His father received a sentence of 60 days in jail — but was released halfway through — along with two years of probation and 100 hours of public service. He had to surrender his own guns, ammunition and his permit to own firearms. And he will not be allowed to sponsor an application for a gun permit.
Richneck Elementary School, Virginia, 2023
Deja Taylor, 26, the mother of a 6-year-old boy who shot his first-grade teacher in a classroom, was sentenced on Dec. 15 to two years in prison after pleading guilty to a charge of felony child neglect.
Earlier, she was sentenced to one year and nine months in prison after pleading guilty to using marijuana while owning a firearm and making false statements about drug use. Federal laws prohibit addicted or “unlawful” drug users from owning a gun. The two sentences will be served consecutively.
The shooting took place on Jan. 6, 2023, when the child, a student at Richneck Elementary School in Newport News, Va., took out the gun, aimed it and fired at his teacher, the police said. The teacher, Abigail Zwerner, was seriously injured by the single bullet that passed through her hand and struck her chest.
The child, who was not charged, is in the custody of his great-grandfather.
Waffle House Restaurant, Tennessee, 2018
Jeffrey Reinking, the father of a man who fatally shot four people and wounded four more at a Waffle House in Nashville in 2018, was sentenced last year to 18 months in prison for illegally providing his son with a weapon that was used in the shooting.

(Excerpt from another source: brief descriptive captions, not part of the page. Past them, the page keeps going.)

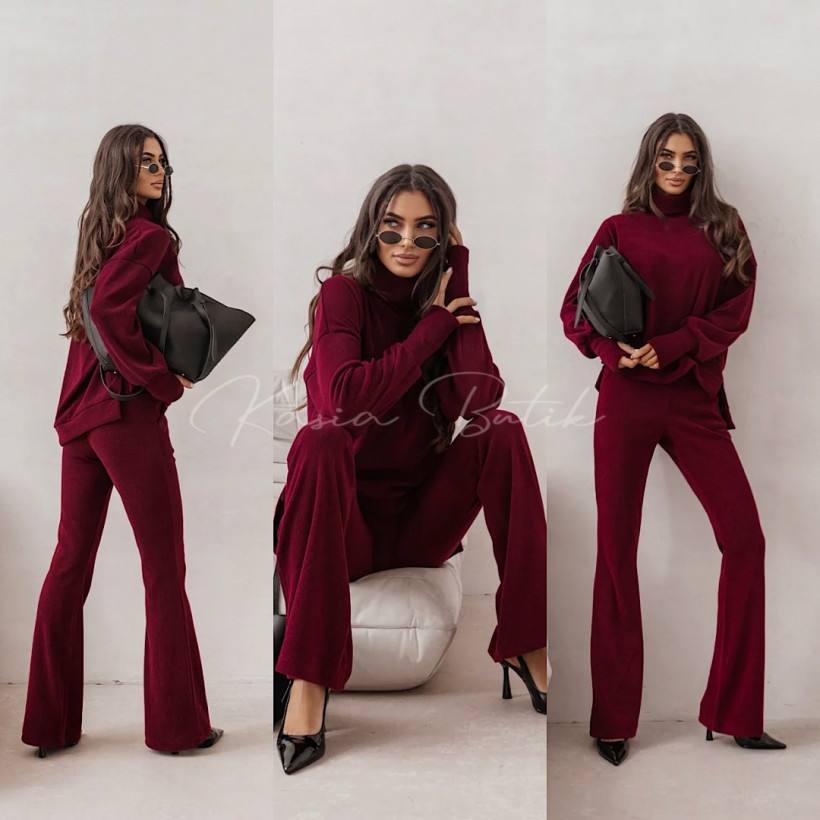 Komplet Wiskozowy Priah La Balancia Burgundowy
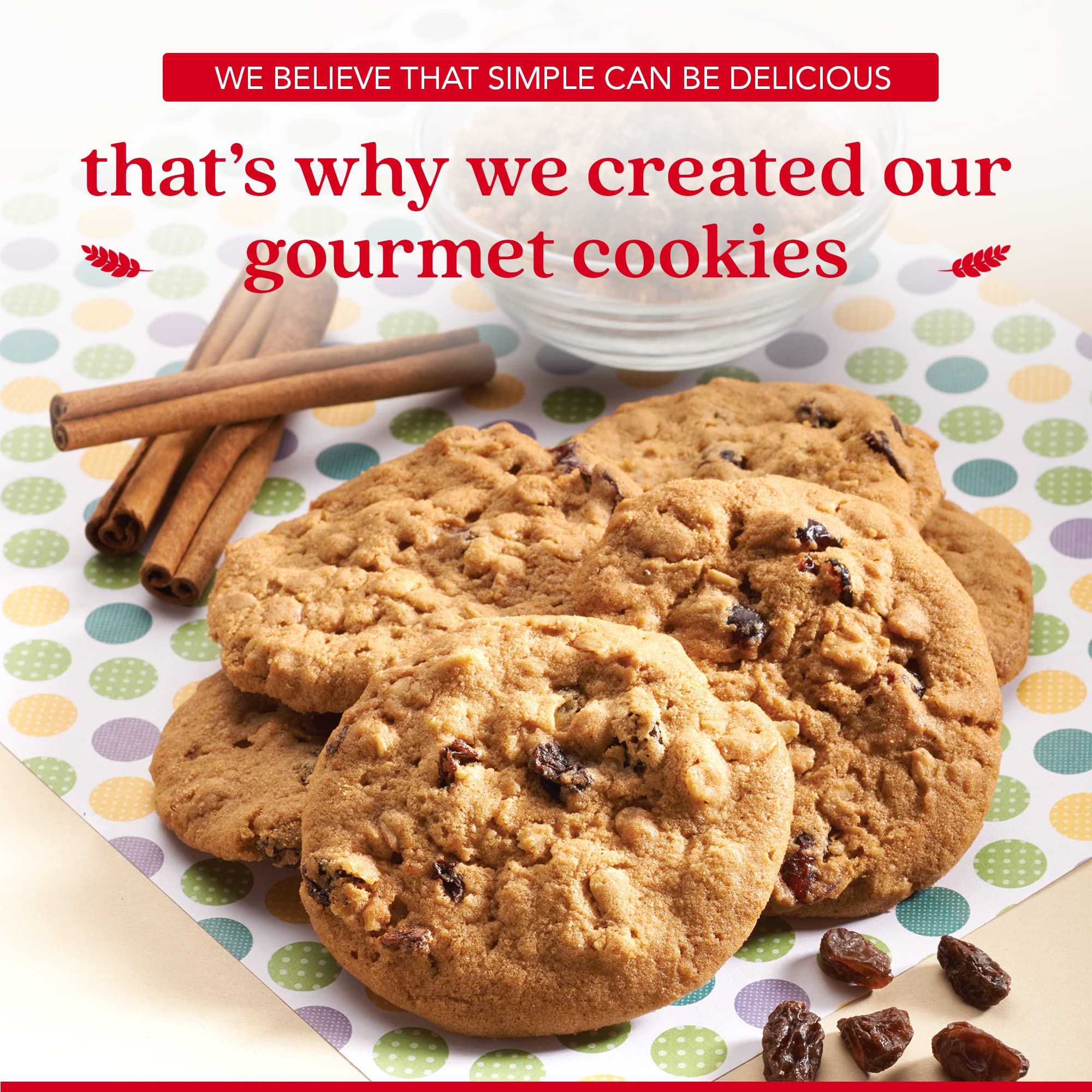 David's Cookies label highlights no artificial ingredients for a natural snack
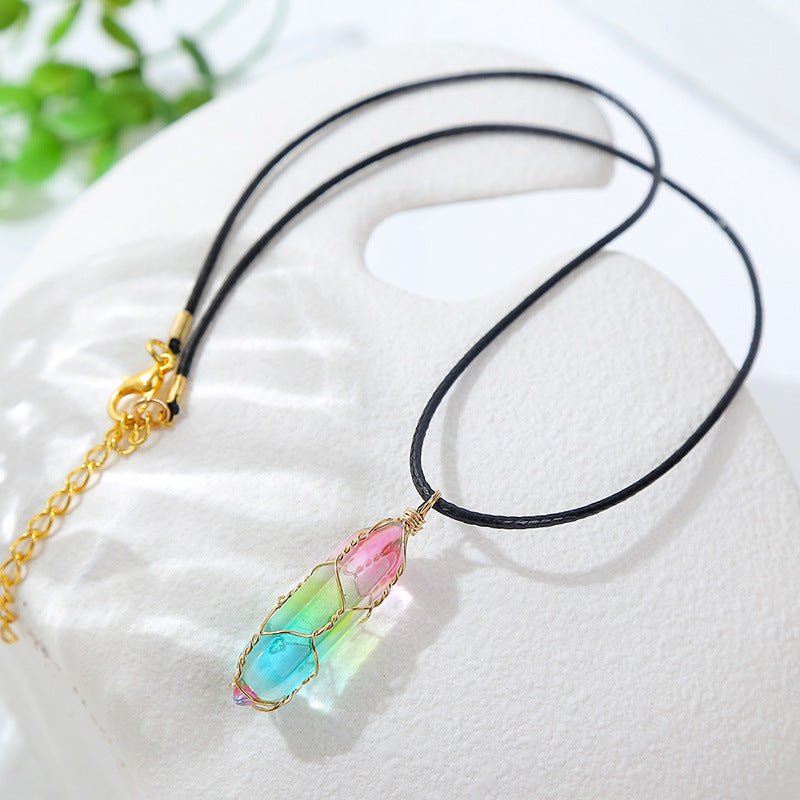 Women's Transparent Geometric Diamond Crystal Necklace - FASTSHOPP👜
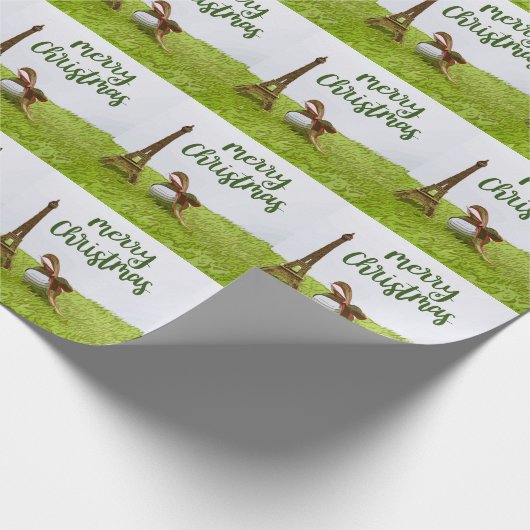 Golf Merry Christmas Eiffel Paris Frankreich Geschenkpapier (Ecke)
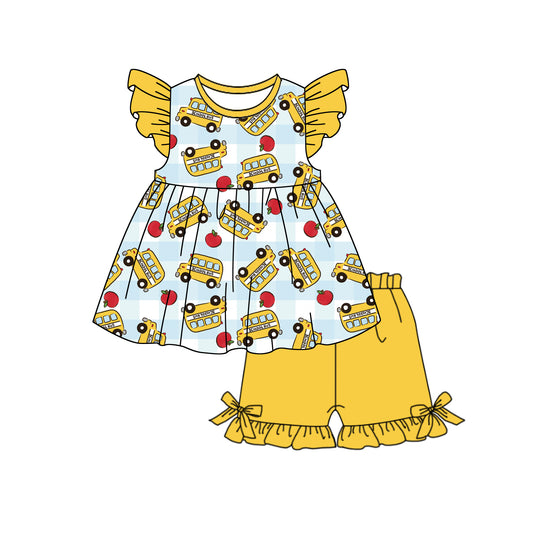 Pre-order no moq GSSO3105 pre-order baby girl clothes bus yellow flying sleeve summer outfit-25.12.30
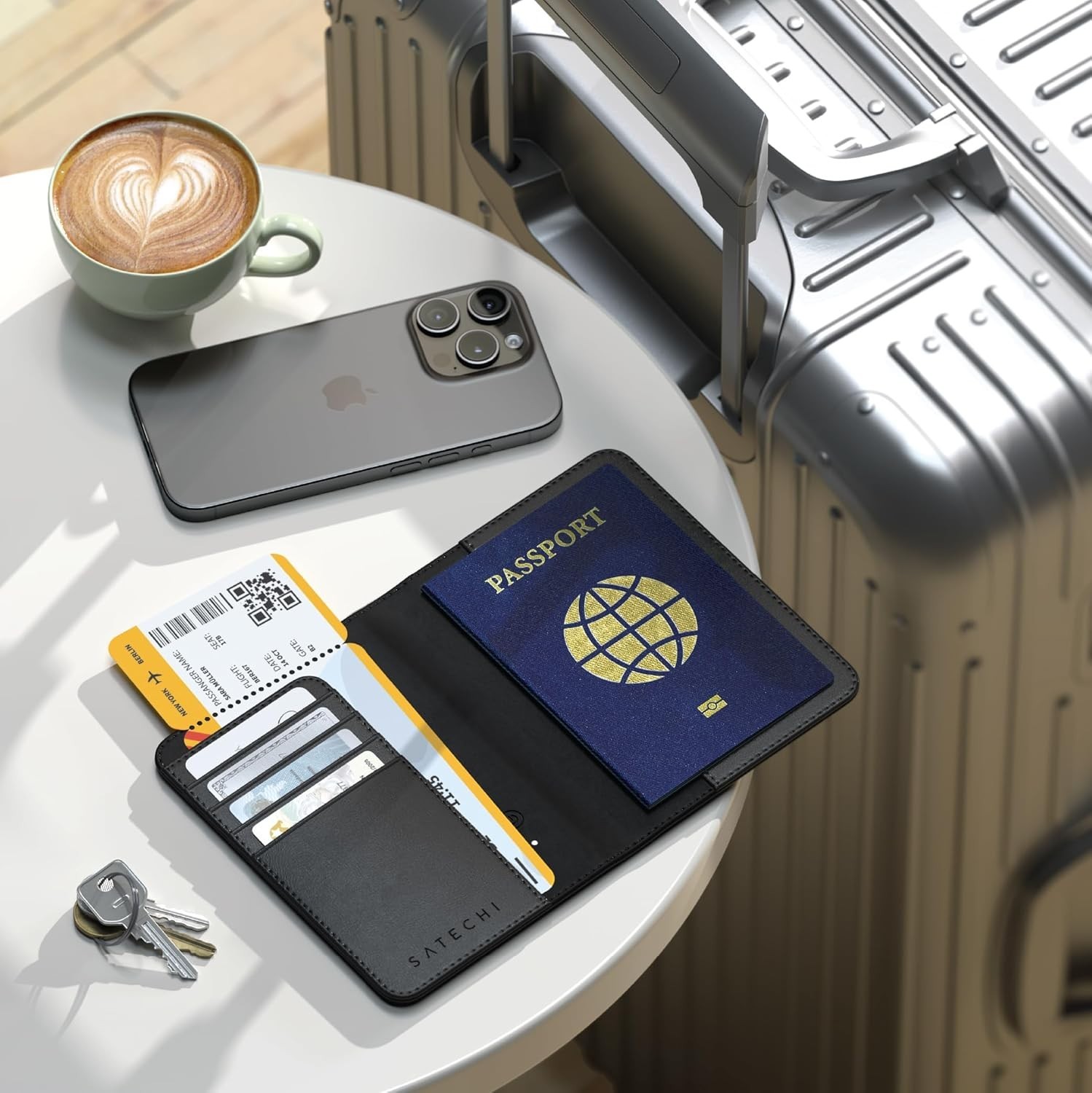 Passport Holder for Travel with Find My, Passport Cover with 4 Card Holder, Wire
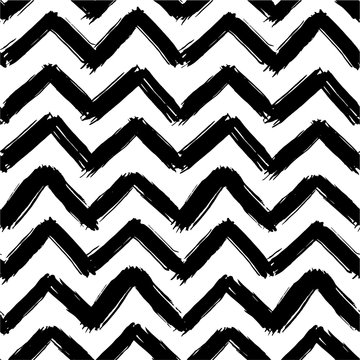 Vector seamless pattern with painted zigzag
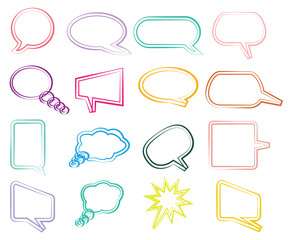 Obraz premium callout symbols color outline. Speech bubble set. Comic speech doodle. Vector call-outs set. Comic text speech bubble. pop art style. Dialog empty cloud, cartoon box.
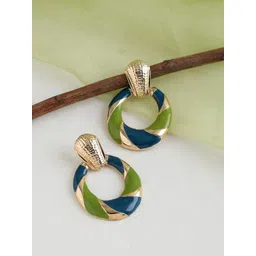 SOHI Gold-Toned & Green Contemporary Gold Plated Drop Earrings-picture-17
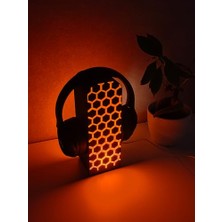 Odea Işıklı Bal Peteği Tasarım Kulaklık Standı Oyuncu Headset Stand Masaüstü Dekoratif Stand
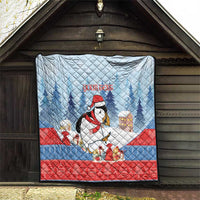 Personalised Puffin Iceland Christmas Quilt Merry Xmas Winter Vibes - Wonder Print Shop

Travis Reinking, who was 29 at the time of the attack, was already known to the authorities. In Illinois, where he lived for most of his life before moving to Nashville, the police revoked his firearms license and ordered that his guns be transferred to his father.
The police said that the elder Mr. Reinking returned the guns to his son, enabling him to carry out the killings. One weapon, an AR-15, was used in the shooting. Officers had advised Jeffrey Reinking that “he might want to lock the guns back up until Travis gets mental help.” Mr. Reinking had said that he would do that, the police said.
Travis Reinking, who has paranoid schizophrenia, was found guilty of first-degree murder in 2022 and was sentenced to life without the possibility of parole.
Marysville Pilchuck High School, Washington, 2014
A federal jury in Seattle convicted Raymond Fryberg, of illegally owning six firearms, including a Beretta that his 14-year-old son used to kill four classmates and himself. Though the elder Mr. Fryberg was not charged in the shooting, he was sentenced to two years in prison.
Investigators determined that a prior restraining order against the father should have prohibited him from buying the gun, but the order was never entered in the federal database.
His son, Jaylen, took his father’s handgun to school in his backpack, then opened fire on a group of classmates whom he had texted to meet him, the authorities said. He shot five classmates, four fatally, before he turned the gun on himself.